**** PAGE EXCERPT ****

Introduction

The purpose of this exercise is to perform data analysis on Tweets related to the Shellshock.

The data has been downloaded using Tweeter's REST API and Tweepy python module and placed in a simple text file.

Each line in the input file is a JSON encoded Tweet related to the Shellshock vulnerability.

See Download Tweets for Shellshock.ipynb for the download part.


Data Preparation

Load modules

In [1]:
%matplotlib inline

In [2]:
import pandas as pd
import sys
import json
from datetime import datetime
import gzip
import time
from ggplot import *
import requests as r
from httpcache import CachingHTTPAdapter
from IPython.display import HTML, display_json, \
    display_html, display_javascript, JSON, Javascript
import re
import numpy as np

# Some Pandas options TODO revisit this later
pd.set_option('display.width', 1000)
pd.set_option('display.max_colwidth',2000)

# Cache http requests TODO confirm that this works
s = r.Session()
s.mount('http://', CachingHTTPAdapter())
s.mount('https://', CachingHTTPAdapter())
Load data from file

In [3]:
fName = "data/shellshockTweets.txt.gz"

tweets = []
st = time.time()
with gzip.GzipFile(fName, 'r') as fp:
    for tweet in fp:
        t = json.loads(tweet)
        # Parse 'created_at' into a proper datetime.
        t['created_at'] = \
            datetime.strptime(t['created_at'],
                              '%a %b %d %H:%M:%S +0000 %Y')
        tweets.append(t)
fp.close()
et = time.time()
print ('Loaded {0} tweets in {1:.2f} secs'.format(len(tweets),(et-st)))


Loaded 336108 tweets in 82.89 secs
Parse Tweet Jsons

In [4]:
# TODO pep8ify this code block

st = time.time()
tweetsDF = pd.DataFrame(tweets)
tweetsDF['date'] = tweetsDF['created_at'].map(lambda x: x.date()) # Jus the Date
tweetsDF['timestamp_f'] = tweetsDF['created_at'].map(lambda x: time.mktime(x.timetuple())) # As float for density plot
tweetsDF['user_info'] = tweetsDF['user'].map(lambda u:u['name']+'(@'+u['screen_name']+')')
tweetsDF['user_loc'] = tweetsDF['user'].map(lambda u: u['location'])
tweetsDF['tweeted_to'] = tweetsDF['user'].map(lambda u: u['followers_count'])
tweetsDF['screen_name'] = tweetsDF['user'].map(lambda u: u['screen_name'])

**** SUPPLIED MATERIAL ****

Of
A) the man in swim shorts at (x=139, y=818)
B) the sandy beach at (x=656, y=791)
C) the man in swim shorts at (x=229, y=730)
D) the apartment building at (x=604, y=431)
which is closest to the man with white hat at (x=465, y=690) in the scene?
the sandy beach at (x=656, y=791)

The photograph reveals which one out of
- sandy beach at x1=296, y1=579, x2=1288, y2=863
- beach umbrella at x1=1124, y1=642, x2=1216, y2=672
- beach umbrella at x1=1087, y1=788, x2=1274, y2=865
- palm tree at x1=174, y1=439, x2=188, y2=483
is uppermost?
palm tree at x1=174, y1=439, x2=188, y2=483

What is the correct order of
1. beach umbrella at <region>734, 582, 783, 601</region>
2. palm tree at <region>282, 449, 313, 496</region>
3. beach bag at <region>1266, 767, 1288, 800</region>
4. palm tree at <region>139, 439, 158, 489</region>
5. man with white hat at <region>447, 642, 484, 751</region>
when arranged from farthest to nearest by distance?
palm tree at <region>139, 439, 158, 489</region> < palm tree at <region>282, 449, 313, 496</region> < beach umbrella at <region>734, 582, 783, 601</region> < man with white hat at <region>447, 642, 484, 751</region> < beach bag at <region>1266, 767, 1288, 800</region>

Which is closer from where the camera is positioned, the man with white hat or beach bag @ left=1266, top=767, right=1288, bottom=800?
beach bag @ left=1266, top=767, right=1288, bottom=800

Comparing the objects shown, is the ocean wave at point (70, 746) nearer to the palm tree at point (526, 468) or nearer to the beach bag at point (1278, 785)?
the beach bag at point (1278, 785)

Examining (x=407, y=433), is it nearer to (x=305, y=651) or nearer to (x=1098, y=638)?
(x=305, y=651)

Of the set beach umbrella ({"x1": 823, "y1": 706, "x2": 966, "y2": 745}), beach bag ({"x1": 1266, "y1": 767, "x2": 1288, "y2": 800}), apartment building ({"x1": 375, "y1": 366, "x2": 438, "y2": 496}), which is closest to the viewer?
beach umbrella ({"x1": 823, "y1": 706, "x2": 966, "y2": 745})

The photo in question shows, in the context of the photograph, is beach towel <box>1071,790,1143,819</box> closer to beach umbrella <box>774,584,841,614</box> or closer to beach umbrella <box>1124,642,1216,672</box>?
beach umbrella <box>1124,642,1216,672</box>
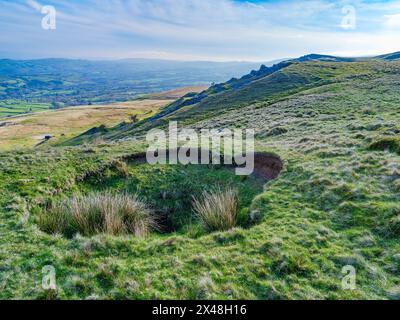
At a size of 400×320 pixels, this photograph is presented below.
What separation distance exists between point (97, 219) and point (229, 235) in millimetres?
4691

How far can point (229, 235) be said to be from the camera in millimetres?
9344

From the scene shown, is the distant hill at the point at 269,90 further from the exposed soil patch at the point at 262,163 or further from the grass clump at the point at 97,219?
the grass clump at the point at 97,219

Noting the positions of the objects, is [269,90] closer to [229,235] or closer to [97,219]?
[97,219]

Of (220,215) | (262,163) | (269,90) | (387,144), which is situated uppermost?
(269,90)

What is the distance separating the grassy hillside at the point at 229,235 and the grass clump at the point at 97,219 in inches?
22.3

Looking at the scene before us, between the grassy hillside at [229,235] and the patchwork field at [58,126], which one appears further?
the patchwork field at [58,126]

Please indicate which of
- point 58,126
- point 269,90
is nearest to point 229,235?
point 269,90

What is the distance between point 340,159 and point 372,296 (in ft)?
31.2

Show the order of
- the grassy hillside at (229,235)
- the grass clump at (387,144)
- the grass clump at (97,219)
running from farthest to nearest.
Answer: the grass clump at (387,144), the grass clump at (97,219), the grassy hillside at (229,235)

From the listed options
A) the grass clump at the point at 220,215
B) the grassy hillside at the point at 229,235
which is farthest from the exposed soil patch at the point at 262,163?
the grass clump at the point at 220,215

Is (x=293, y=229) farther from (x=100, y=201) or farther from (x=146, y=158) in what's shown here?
(x=146, y=158)

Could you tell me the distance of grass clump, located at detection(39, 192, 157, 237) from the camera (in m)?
10.4

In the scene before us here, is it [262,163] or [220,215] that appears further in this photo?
[262,163]

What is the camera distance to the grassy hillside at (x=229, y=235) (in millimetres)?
7145
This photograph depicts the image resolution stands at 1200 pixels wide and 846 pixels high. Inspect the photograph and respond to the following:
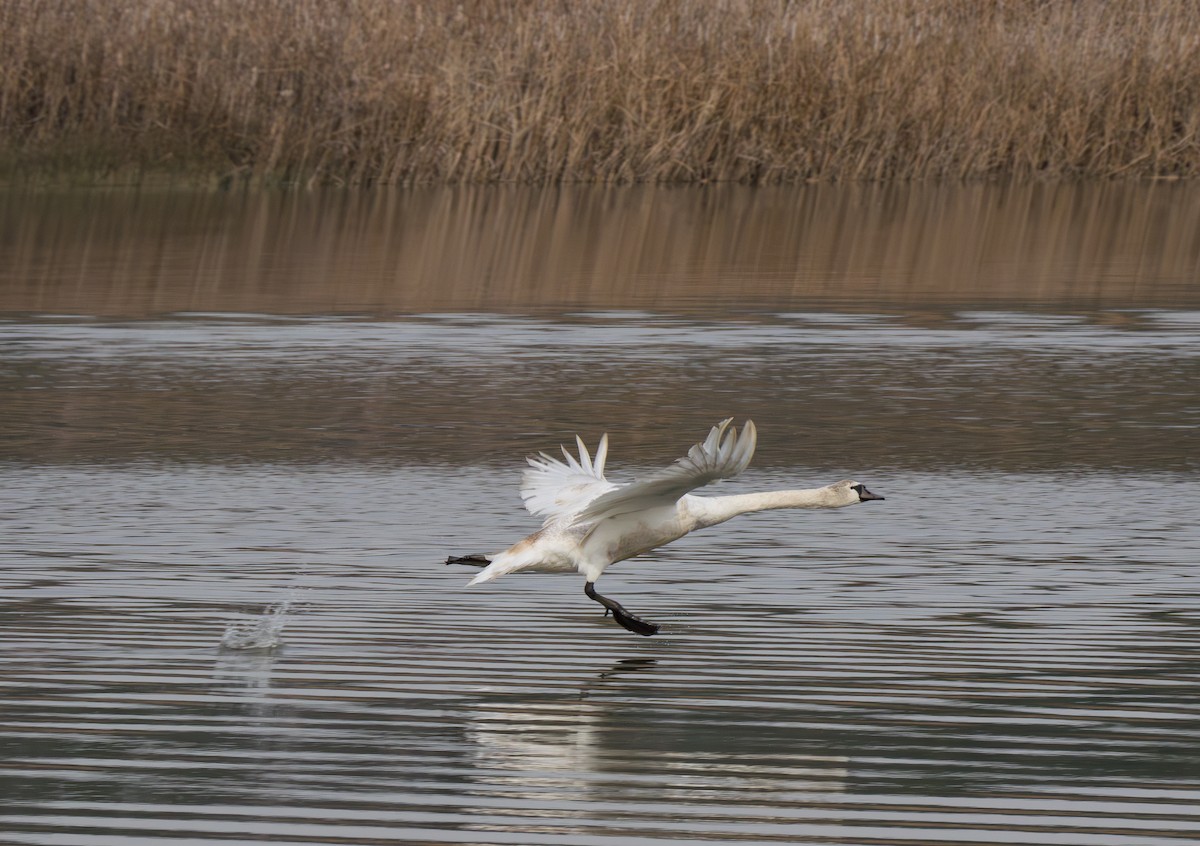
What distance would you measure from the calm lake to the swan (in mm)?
194

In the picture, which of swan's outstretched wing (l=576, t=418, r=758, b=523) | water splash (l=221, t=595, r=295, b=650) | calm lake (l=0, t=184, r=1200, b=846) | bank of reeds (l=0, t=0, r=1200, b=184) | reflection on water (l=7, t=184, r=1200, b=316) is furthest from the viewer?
bank of reeds (l=0, t=0, r=1200, b=184)

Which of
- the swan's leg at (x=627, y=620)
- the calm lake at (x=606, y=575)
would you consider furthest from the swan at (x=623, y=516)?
the calm lake at (x=606, y=575)

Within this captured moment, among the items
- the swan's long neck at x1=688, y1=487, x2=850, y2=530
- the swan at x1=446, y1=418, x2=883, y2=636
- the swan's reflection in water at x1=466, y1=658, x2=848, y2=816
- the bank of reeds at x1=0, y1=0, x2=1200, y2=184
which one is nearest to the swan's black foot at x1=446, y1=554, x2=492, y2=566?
the swan at x1=446, y1=418, x2=883, y2=636

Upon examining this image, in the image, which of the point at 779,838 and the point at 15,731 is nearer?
the point at 779,838

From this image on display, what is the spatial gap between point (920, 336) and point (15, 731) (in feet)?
30.4

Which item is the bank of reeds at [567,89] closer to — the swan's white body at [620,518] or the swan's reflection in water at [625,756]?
the swan's white body at [620,518]

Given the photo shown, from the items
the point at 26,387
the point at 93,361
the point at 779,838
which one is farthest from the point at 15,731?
the point at 93,361

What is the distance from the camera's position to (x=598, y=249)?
65.2ft

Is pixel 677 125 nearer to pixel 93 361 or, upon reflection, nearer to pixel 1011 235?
pixel 1011 235

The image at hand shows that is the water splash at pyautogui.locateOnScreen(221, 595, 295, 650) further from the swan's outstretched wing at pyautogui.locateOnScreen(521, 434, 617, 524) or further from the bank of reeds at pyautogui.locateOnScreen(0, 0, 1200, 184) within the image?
the bank of reeds at pyautogui.locateOnScreen(0, 0, 1200, 184)

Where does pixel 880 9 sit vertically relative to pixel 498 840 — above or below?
above

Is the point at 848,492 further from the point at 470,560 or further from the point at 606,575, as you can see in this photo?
the point at 470,560

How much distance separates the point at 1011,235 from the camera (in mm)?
20812

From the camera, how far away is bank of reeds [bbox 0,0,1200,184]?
25359mm
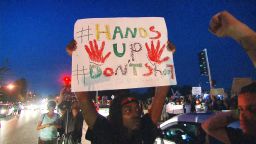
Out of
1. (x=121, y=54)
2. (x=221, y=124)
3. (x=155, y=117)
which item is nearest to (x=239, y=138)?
(x=221, y=124)

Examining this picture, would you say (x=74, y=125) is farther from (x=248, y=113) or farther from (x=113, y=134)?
(x=248, y=113)

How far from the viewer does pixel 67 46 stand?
379 cm

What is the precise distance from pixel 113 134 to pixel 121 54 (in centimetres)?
100

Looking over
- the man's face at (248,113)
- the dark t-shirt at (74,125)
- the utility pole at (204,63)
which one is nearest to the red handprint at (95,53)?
the man's face at (248,113)

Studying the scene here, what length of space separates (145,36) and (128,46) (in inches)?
8.6

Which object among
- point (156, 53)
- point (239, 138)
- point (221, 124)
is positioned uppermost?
point (156, 53)

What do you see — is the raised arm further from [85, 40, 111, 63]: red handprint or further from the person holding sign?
[85, 40, 111, 63]: red handprint

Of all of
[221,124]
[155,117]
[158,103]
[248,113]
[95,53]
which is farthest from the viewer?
[95,53]

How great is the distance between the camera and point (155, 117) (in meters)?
3.63

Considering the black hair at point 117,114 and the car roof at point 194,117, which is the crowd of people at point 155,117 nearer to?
the black hair at point 117,114

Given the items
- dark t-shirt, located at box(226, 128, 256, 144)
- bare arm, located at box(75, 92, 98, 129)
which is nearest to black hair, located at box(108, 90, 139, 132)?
bare arm, located at box(75, 92, 98, 129)

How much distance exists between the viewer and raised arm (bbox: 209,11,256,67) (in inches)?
102

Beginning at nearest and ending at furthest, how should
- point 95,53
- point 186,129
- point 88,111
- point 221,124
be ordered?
point 221,124
point 88,111
point 95,53
point 186,129

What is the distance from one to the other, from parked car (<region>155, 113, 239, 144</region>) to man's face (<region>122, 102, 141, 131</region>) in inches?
84.6
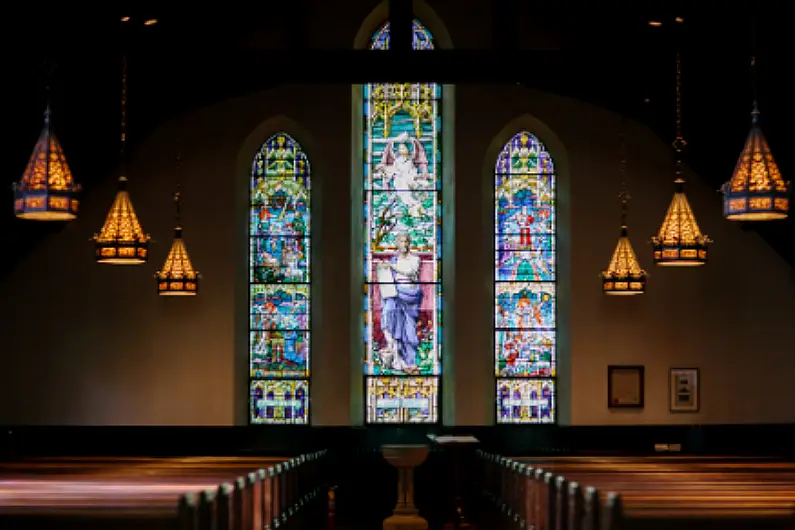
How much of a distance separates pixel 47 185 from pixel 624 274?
735 centimetres

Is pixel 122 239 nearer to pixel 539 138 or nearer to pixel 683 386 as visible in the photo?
pixel 539 138

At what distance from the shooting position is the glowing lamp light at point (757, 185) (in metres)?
10.9

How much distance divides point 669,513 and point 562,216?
973 centimetres

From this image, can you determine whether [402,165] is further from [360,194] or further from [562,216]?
[562,216]

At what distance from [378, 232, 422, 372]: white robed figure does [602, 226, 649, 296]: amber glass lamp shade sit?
3142 mm

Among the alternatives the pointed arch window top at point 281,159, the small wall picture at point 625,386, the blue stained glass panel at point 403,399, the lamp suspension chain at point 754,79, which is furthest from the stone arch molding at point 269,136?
the lamp suspension chain at point 754,79

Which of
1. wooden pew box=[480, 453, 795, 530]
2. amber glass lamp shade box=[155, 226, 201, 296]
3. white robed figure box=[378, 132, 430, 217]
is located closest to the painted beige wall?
white robed figure box=[378, 132, 430, 217]

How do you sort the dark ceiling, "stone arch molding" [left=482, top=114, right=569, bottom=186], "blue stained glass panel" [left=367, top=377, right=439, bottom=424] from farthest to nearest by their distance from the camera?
"blue stained glass panel" [left=367, top=377, right=439, bottom=424]
"stone arch molding" [left=482, top=114, right=569, bottom=186]
the dark ceiling

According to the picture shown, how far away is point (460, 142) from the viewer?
17.8 metres

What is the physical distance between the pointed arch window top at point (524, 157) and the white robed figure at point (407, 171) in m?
1.02

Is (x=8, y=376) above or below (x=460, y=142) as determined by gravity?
below

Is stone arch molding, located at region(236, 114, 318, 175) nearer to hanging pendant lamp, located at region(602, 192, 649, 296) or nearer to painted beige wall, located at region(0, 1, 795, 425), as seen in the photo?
painted beige wall, located at region(0, 1, 795, 425)

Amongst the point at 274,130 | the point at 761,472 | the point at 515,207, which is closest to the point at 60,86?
the point at 274,130

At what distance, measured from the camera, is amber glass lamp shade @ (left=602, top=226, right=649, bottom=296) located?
15.9 metres
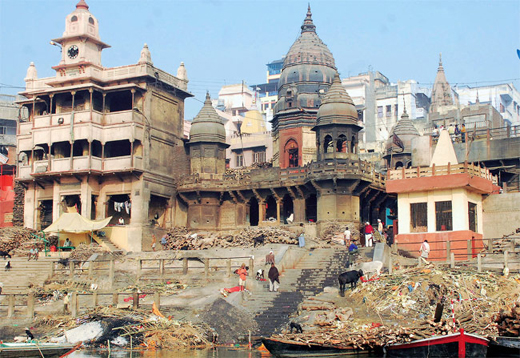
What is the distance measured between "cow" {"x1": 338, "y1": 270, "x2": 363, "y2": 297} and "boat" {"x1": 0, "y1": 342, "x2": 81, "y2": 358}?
966cm

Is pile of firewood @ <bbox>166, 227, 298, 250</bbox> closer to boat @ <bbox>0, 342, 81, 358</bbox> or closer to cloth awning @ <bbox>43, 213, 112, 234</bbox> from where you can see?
cloth awning @ <bbox>43, 213, 112, 234</bbox>

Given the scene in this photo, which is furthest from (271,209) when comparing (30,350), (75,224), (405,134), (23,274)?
(30,350)

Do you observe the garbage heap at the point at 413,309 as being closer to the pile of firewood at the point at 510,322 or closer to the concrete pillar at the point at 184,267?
the pile of firewood at the point at 510,322

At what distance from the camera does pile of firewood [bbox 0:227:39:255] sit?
40719mm

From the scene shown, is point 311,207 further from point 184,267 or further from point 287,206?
point 184,267

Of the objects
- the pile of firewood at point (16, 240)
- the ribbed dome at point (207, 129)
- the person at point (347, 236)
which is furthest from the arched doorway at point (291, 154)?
the pile of firewood at point (16, 240)

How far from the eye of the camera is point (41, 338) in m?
24.4

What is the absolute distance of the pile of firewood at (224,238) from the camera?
127 ft

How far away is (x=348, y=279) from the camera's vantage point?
27109 millimetres

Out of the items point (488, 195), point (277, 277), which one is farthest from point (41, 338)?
point (488, 195)

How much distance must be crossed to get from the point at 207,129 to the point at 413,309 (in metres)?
24.6

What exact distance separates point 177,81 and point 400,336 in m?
29.1

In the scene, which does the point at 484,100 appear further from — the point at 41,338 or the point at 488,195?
the point at 41,338

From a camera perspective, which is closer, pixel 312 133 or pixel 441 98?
pixel 312 133
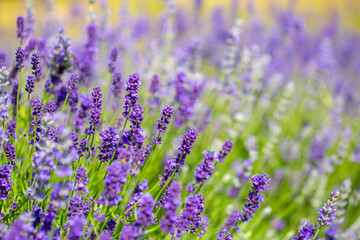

****

WRITTEN EXERCISE 1: Count how many lines of the records contain the string "that", treating uppercase and lowercase letters as different. Give only the number.
WRITTEN EXERCISE 2: Continue the Shellshock tweet analysis page, starting right after its last line.

TASK OUTPUT 1: 2

TASK OUTPUT 2:
tweetsDF['status'] = pd.isnull(tweetsDF['retweeted_status']).map(lambda s: 'original' if s else 'retweet') #Is it a retweet ?

# Take out the Link target from source.
regexp_link = r'''<a .+>(.+)</a>'''
pattern = re.compile(regexp_link)
tweetsDF['source'] = tweetsDF['source'].map(lambda x: pattern.findall(x)[0]) 

# Hashtags and URLs are burried deep in JSON, 
# extract them and convernt them to a comma separated string.
tweetsDF['hashtags'] = tweetsDF['entities'].map(
    lambda x: ' '.join(([ht['text'].lower().strip()
                         for ht in x['hashtags']])))
tweetsDF['urls'] = tweetsDF['entities'].map(
    lambda x: ' '.join(([ht['expanded_url'].strip()
                        for ht in x['urls']])))
et = time.time()
# A dedicated DF for unique Tweets.
uniqtweetsDF = tweetsDF[tweetsDF['status'] == 'original']
uniqtweetsDF.reset_index(inplace=True)
print ('Parsed tweets in {0:.2f} secs and found {1} unique tweets'.format((et-st),len(uniqtweetsDF)))


Parsed tweets in 14.69 secs and found 204985 unique tweets
See a few sample Tweets if needed.

In [ ]:
# Sample a few Tweets
from IPython.display import display
sample=tweetsDF.loc[[27,446,9898]]
HTML(sample.T.to_html())

Plots

Trend Over Time

Let's start with some histograms and desnity plot to see the trends over time.

Stacked Distribution of Original Tweet & Retweets by day

This plot shows how the tweets (both Original and Retweets) trend over days.


In [50]:
# Same as above but with geom_histogram
ggplot(tweetsDF,
       aes(x='factor(date)', fill='factor(status)', color='factor(status)')) + \
    geom_histogram(alpha=0.8) + scale_y_continuous(labels='comma') + \
    theme(axis_text_x=element_text(angle=45, hjust=1)) + \
    xlab('Date') + ylab('Tweets (Blues are retweets)') + ggtitle('All Tweets related to Shellshock per day\n')


Out[50]:
<ggplot: (1141336421)>

Some Notes & Observations

Notes

  • The Twitter API doesn't give us all the tweets but only a fraction
  • So what we see above is the distribution of that fraction, and the API doesn't say whether the distribution of the fraction is representative of the distribution of the population.
  • But looking at the above graph and comparing it against Google Trend Graph for 'shellshock' Shown below shows remarkable similarity.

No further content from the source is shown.